Regarding the testing itself. This is just a report on a test made by an external firm (www. clavis.com.br) which was commissioned by the site. The test focused on the quality of free antivirus only. With implications that the issue lies in the fact that they are free, not that all antivirus are plagued by these issues (I will let you decide on what was the exactly aim of the article). Besides that, the test is devoid of crucial information. The database they used is a great one, the CAIS is maintained by our best scientific network, RNP (site in English: http://www.rnp.br/en/), so I trust the info there. But nowhere does it say that the threats are in Portuguese.
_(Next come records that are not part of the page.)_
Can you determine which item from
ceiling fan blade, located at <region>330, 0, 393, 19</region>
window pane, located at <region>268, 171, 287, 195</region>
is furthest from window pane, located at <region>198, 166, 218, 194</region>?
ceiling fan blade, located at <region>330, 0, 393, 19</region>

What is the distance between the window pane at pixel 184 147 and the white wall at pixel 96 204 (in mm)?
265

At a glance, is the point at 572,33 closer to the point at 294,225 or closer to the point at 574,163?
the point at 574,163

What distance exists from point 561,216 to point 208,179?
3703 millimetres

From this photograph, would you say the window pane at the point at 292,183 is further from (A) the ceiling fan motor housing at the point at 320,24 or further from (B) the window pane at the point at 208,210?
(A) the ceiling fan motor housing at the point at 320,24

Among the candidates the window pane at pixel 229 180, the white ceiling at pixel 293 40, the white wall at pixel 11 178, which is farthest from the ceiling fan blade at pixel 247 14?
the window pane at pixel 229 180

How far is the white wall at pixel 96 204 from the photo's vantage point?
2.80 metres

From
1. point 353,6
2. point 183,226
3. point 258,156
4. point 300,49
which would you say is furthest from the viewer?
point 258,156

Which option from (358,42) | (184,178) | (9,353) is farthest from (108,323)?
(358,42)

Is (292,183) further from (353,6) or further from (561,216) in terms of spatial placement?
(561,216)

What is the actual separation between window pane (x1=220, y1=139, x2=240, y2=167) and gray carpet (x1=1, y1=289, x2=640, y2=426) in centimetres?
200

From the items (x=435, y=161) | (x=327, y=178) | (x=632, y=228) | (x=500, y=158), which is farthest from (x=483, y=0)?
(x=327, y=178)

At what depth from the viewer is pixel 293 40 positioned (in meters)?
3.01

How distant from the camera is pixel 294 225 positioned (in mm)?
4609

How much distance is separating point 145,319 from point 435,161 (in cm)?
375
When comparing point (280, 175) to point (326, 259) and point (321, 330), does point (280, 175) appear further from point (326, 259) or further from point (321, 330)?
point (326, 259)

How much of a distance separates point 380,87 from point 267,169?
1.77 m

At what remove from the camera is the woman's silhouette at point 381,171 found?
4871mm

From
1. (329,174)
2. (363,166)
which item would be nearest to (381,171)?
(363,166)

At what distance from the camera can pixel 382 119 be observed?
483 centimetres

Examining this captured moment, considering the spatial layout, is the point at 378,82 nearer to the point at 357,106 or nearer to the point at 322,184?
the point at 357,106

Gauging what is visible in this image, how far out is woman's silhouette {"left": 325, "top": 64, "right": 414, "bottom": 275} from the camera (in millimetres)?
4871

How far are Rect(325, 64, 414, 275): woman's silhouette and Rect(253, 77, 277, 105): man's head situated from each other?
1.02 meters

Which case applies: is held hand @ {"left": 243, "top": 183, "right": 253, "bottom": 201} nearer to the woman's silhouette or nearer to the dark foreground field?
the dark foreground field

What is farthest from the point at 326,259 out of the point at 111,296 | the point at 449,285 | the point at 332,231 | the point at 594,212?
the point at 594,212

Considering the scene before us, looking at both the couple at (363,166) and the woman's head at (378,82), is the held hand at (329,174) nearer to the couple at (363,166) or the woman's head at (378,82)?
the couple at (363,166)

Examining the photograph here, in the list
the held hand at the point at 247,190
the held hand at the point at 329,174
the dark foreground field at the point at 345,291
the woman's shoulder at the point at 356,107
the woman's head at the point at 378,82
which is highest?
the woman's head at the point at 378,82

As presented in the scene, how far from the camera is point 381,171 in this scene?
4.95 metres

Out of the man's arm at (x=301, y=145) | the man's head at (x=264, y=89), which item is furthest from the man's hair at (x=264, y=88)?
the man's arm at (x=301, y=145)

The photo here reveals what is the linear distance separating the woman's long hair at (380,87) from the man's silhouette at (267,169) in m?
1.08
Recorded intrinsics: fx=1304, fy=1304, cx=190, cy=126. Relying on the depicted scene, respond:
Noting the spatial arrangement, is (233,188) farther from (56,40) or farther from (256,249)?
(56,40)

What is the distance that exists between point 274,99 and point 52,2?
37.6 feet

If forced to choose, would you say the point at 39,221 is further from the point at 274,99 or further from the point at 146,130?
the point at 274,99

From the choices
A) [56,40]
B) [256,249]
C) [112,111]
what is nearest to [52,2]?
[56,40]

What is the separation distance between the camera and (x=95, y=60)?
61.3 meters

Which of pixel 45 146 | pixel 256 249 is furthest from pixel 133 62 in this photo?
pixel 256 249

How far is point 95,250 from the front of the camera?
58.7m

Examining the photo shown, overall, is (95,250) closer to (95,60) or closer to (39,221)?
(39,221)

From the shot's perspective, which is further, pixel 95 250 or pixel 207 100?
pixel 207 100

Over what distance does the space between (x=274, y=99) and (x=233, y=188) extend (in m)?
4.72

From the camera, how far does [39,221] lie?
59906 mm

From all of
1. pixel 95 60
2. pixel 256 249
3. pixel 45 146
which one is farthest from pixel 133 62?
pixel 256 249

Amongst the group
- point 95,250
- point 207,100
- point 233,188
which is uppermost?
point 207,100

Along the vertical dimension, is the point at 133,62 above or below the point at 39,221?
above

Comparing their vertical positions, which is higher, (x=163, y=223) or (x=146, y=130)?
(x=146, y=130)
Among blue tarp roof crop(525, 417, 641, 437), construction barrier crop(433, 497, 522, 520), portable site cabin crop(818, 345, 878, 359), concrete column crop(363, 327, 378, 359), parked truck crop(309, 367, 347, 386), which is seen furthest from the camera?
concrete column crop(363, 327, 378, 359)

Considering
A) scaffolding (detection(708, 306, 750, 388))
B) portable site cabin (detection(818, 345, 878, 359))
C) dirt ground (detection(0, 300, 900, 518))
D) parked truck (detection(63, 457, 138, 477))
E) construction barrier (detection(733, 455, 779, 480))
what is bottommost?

They used a list of 3.269 threats among virus, trojan horses, spywares, keyloggers, and etc. We don't know how many of each. Before the article they praise pay security suites, because they are a suite and not an antivirus only. There is no data on these threats, nor how many of each type, how old each one was, nor how they have threats which are not on the known list of each antivirus. Much less the language of the code.
Let me repeat it: NOTHING on the test implies that antivirus have a problem with non-English threats. It only said that those antivirus had that percentage of correct matches on either Heuristics or non-threads. But we don't know the exactly content of the database or the code used to test it. Much less the quality of the test.
Again: Language was not a part of the test!!!
--- "When you gotta do something wrong. You gotta do it right. (Fighter)"
Actually the installer for OS/2 (warp iirc) would do a virus scan before installing and would come up with the messge
"windows found, remove: (y/y)?"
so someone at IBM shares your sense of humor... or maybe it was you?
Andy Warhol got it right / Everybody gets the limelight
Andy Warhol got it wrong / Fifteen minutes is too long.
I don't see any multinational company doing this because of what you said (no ability to manage/audit workstations), plus the EULA would be violated as MSE is for personal/home use and defines it.
This is what Forefront is for. Forefront is essentially MSE, but it has enterprise-level features, as well as that MS advertised that a few years ago that it can deter zombie invasions. Just the fact that the undead won't be attacking the workplace alone makes Microsoft's offering worth getting on an enterprise level.
MSSE and Forefront Endpoint Protection are the same base engine and since MS is giving it away to companies with an enterprise agreement you can bet companies are at least considering it.
There are 4 boxes to use in the defense of liberty: soap, ballot, jury, ammo. Use in that order. Starting now.
Devil's advocate here:
I beg to differ, especially with Windows 7. Windows has its issues, but its security features are on par with everyone else.
The problem oftentimes is with the third party developers which don't allow the OS to enforce DEP, much less ASLR. Heck, Microsoft was accused of acting like a tyrant because they decided to force programs to have a separate user/admin priv model, just like every other mainstream OS out there.
Of course, Windows has problems, but saying it is fundamentally insecure isn't accurate.
I can't read the article: blocked by company policy.
But I would like to know whether they tested with Comodo in the "auto sandbox" setting. Since the virus would run sandboxed, it should not matter what the language was.
I am thinking of switching from MSSE to Comodo, and if they tested it and it failed then Comodo would not be an option for me.
Well, I might have a way, but it only works on a semi spherical planet in a vacuum.